When the cell hit, the plane jumped like a cat, up and to the side, and Jack leaned back, his hands tight on the yoke, which was quivering. He pressed down on the right rudder pedal to correct the yaw, which had been caused by the sudden turbulence. Night had come. Frank said, “How far are we from Ames?”
“About sixty miles is my guess.”
They would be over Tama, then. Forty miles southeast of the farm, where, he imagined, Jesse was glancing out the window, counting the seconds between flashes of lightning and the subsequent booms of thunder. He noticed that it was too dark to see much, and suddenly water was flowing horizontally over the windshield. He said, “I don’t remember there being a control tower or anything like that in Ames. You want to head to Des Moines?”
“That could be worse. Maybe this is just an isolated cell.”
Frank nodded. He wasn’t worried: he was so used to being in an airplane after all these years that he was still perfectly comfortable. He said, “The first time Jim ever took me up, he said he loved planes because a house was like a tomb and a plane was like a passing thought.” That wasn’t exactly what he’d said. Frank elaborated, “In a plane you could vanish.”
“That sounds like him. My grandfather is fourteen years younger than him. All the brothers would do this when his name came up at parties”—he spun his finger around his ear—“but they loved him.”
“He’s a charming man,” said Frank. “You look a little like him when he was your age.”
“That’s a compliment.”
Turbulence buffeted the plane again, a harder smack this time, and the nose dipped. Jack leaned way back, gripping the yoke, and then turned it to counteract the roll. Above the whine of the engine, Frank could hear the thunder, the claps getting closer together. Outside the window, lightning strikes had devolved into a steady flare. He wanted to say some idle thing about the strangeness of the weather, something that would reassure both Jack and himself, but the noise was too loud now. The plane rocked again. In the glaring light, Jack began to look worried, then laughed.
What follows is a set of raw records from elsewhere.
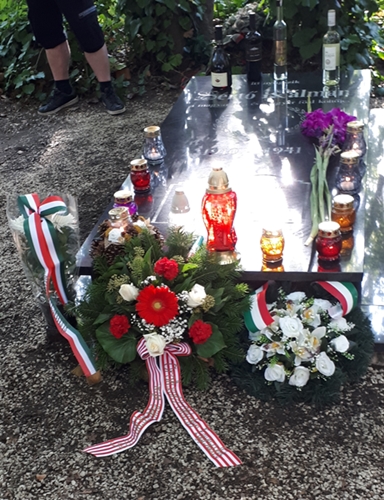 Sértő K. sír kicsinyítve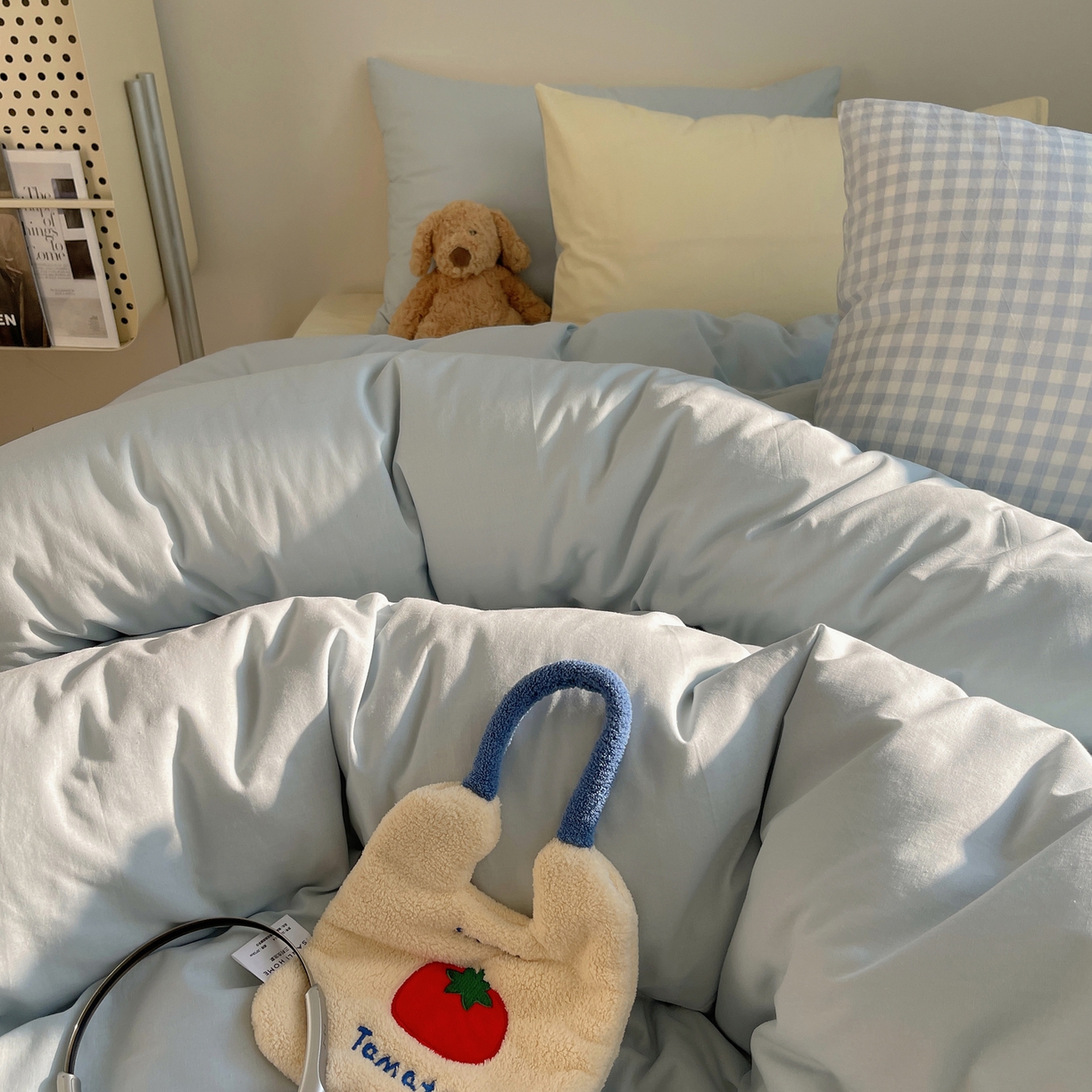 91家纺网 家纺一手货源 找家纺 三朵家纺 2026新款ins风全棉纯色双拼水洗棉四件套极简风系列 浅蓝芝士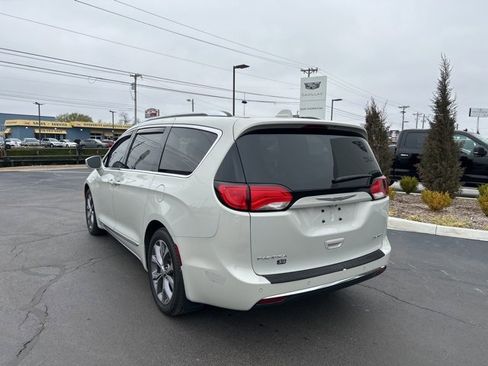 Used 2020 Chrysler Pacifica Limited image 8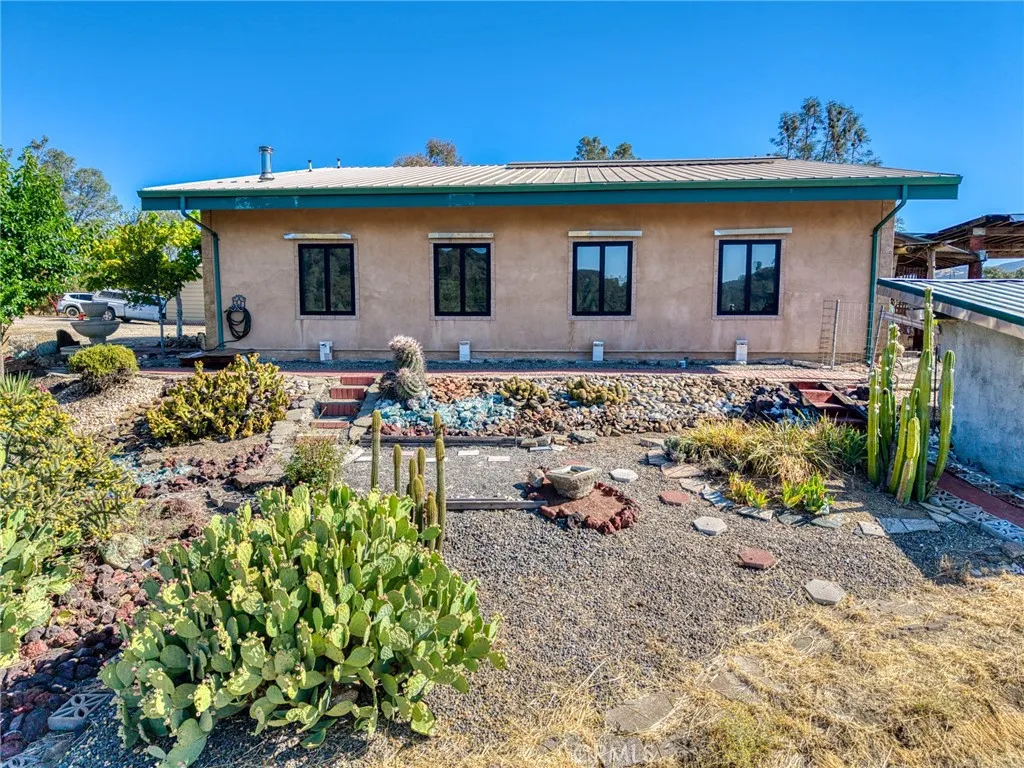 main property photo 40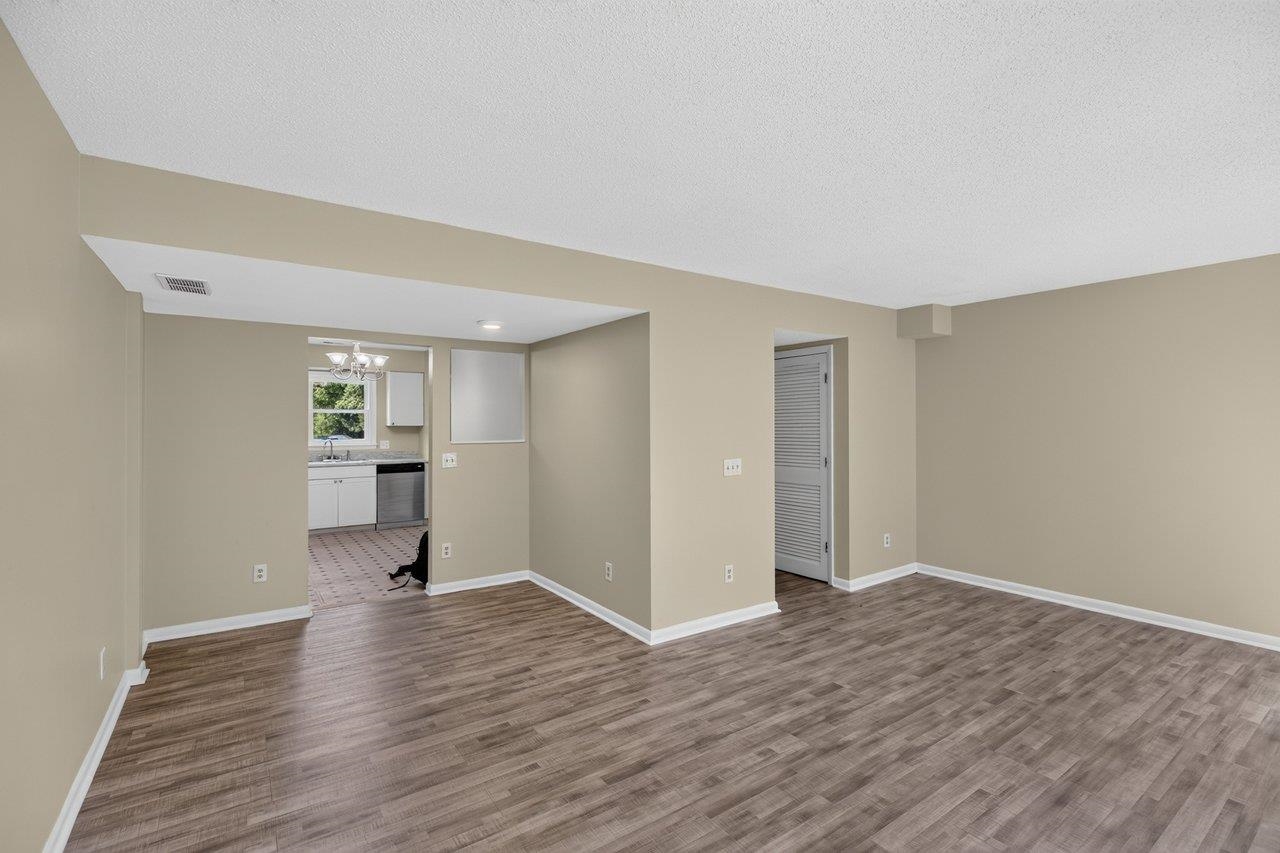 1425 COUNTRY CLUB CT, HARRISONBURG, Virginia 22802, 4 Bedrooms Bedrooms, ,2 BathroomsBathrooms,Residential,1425 COUNTRY CLUB CT,682718 MLS # 682718 1425 COUNTRY CLUB CT, HARRISONBURG, Virginia 22802, 4 Bedrooms Bedrooms, ,2 BathroomsBathrooms,Residential,1425 COUNTRY CLUB CT,682718 MLS # 682718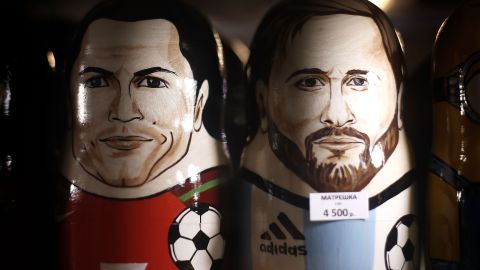 Las muñecas rusas Matryoshka de Cristiano Ronaldo de Portugal y Lionel Messi de Argentina se ven en una tienda de souvenirs antes de la Copa Mundial de la FIFA 2018.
He had hundreds of hours of flight experience, but, Frank thought, glancing at his profile, maybe not this exact experience.
The next thing that happened was that lights on the ground appeared in the windshield and then disappeared again as Jack corrected the pitch of the plane.
“There it is,” said Jack, his voice steady.
Below and in front of them, the Ames airport, such as it was, stretched wetly to the northwest, dark, narrow, and short, a few trees to either side, but no tower, only two parallel rows of dim runway lights, nothing welcoming. Now the plane was rocking and rolling, or, as Janet might say about a horse, bucking.
Jack radioed the tower in Des Moines. Through crackling static, they said that the storm cell seemed to be right over Ames — where were they? Jack said, “Landing in Ames.”